SET EXERCISE A:
From the passage on the context of Kastenbaum's work, quote every sentence that names Sommer, including the possessive form.

3.4 The Context of What Kastenbaum was Trying to Do
Let me turn to the other major accusation in Sommer’s hit-and-run attack, then. Sommer claims that in citing Kastenbaum at this particular junction of his book, Kastenbaum was quoted “entirely out of context, and against [his] own convictions.” Moreover, “Kastenbaum’s disbelieving protagonist is quoted selectively to express the authors’ own stance, while in the concluding chapter of the cited book, Kastenbaum in fact comes out clearly against the critic and in favour of survival.” Though Sommer conflates them, note that these are two different issues. Whether Kastenbaum was cited out of context against his own convictions is a separate question from whether or not he agreed with me on the answer to the survival question. Let’s consider each of these accusations in turn.

RECORDS FOR PROCESSING:
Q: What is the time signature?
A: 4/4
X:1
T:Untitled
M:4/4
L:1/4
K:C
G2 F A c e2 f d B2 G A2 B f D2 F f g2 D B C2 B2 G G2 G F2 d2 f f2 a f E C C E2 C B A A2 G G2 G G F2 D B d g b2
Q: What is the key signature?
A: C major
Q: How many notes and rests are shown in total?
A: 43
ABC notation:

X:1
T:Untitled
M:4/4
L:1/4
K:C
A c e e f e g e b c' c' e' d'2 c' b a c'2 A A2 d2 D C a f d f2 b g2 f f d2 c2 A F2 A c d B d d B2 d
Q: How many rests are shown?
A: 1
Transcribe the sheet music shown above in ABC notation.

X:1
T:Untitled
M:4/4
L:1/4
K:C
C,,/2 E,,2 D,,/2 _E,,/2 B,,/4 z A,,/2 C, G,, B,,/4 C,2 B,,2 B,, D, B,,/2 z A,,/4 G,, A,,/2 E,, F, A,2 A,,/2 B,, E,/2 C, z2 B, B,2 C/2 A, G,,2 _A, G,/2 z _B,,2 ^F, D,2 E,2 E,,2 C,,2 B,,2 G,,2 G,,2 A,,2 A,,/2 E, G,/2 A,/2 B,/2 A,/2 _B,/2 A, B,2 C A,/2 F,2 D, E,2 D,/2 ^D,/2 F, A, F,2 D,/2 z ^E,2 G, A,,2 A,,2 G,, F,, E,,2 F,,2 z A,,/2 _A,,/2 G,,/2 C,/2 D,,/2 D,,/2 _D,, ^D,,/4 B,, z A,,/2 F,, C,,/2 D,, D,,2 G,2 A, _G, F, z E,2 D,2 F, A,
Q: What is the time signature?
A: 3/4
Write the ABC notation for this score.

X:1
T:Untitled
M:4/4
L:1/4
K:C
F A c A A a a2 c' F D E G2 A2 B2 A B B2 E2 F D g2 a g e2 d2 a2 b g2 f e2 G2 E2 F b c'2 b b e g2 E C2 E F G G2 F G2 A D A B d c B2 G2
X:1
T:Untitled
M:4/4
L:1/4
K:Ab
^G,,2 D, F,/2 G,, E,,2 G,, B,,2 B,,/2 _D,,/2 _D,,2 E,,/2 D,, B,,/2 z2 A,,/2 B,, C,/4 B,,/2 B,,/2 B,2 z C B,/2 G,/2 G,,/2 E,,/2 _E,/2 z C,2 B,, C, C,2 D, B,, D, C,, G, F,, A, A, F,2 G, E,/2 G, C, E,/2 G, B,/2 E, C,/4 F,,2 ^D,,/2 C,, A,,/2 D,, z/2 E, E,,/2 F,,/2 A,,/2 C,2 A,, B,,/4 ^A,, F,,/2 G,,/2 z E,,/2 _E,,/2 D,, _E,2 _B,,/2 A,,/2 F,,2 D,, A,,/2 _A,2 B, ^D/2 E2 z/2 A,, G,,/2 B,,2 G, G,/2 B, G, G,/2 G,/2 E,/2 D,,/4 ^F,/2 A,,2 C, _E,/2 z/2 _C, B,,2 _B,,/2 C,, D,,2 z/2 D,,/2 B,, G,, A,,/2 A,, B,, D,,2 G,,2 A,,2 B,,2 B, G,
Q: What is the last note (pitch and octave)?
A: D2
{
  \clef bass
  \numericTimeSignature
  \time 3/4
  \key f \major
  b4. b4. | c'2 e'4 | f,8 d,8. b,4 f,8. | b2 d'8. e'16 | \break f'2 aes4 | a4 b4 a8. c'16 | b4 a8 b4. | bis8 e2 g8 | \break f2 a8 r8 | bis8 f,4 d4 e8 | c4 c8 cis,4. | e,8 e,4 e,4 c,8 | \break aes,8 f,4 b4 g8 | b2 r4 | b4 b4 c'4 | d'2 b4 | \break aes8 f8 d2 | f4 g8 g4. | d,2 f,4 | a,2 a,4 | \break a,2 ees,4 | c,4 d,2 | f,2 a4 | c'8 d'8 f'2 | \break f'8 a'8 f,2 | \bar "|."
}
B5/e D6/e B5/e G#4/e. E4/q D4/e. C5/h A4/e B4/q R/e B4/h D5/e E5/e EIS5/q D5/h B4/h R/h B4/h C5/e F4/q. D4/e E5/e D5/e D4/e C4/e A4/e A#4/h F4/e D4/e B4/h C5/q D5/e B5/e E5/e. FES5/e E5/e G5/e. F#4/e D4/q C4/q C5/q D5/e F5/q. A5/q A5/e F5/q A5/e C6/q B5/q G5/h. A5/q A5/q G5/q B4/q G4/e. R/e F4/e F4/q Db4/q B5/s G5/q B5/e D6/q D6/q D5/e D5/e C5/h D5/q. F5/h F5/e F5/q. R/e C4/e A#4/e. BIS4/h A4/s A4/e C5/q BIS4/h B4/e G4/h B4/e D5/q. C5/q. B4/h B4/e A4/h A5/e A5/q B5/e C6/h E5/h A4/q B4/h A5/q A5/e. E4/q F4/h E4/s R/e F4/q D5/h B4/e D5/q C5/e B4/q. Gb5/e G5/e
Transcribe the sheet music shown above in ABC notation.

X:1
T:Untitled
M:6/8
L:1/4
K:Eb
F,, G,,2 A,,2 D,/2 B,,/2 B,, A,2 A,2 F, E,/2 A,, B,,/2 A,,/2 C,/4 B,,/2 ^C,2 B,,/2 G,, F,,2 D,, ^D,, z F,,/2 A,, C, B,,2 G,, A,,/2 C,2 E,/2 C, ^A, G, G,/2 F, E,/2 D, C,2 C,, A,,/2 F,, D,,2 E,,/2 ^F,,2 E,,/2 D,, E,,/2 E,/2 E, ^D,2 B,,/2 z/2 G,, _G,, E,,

SET EXERCISE B:
Count the lines of the rows that contain the string "many", treating case as significant, and give only the number.

COMPLETE OUTPUT A:
Let me turn to the other major accusation in Sommer’s hit-and-run attack, then.
Sommer claims that in citing Kastenbaum at this particular junction of his book, Kastenbaum was quoted “entirely out of context, and against [his] own convictions.”
Though Sommer conflates them, note that these are two different issues.

COMPLETE OUTPUT B:
2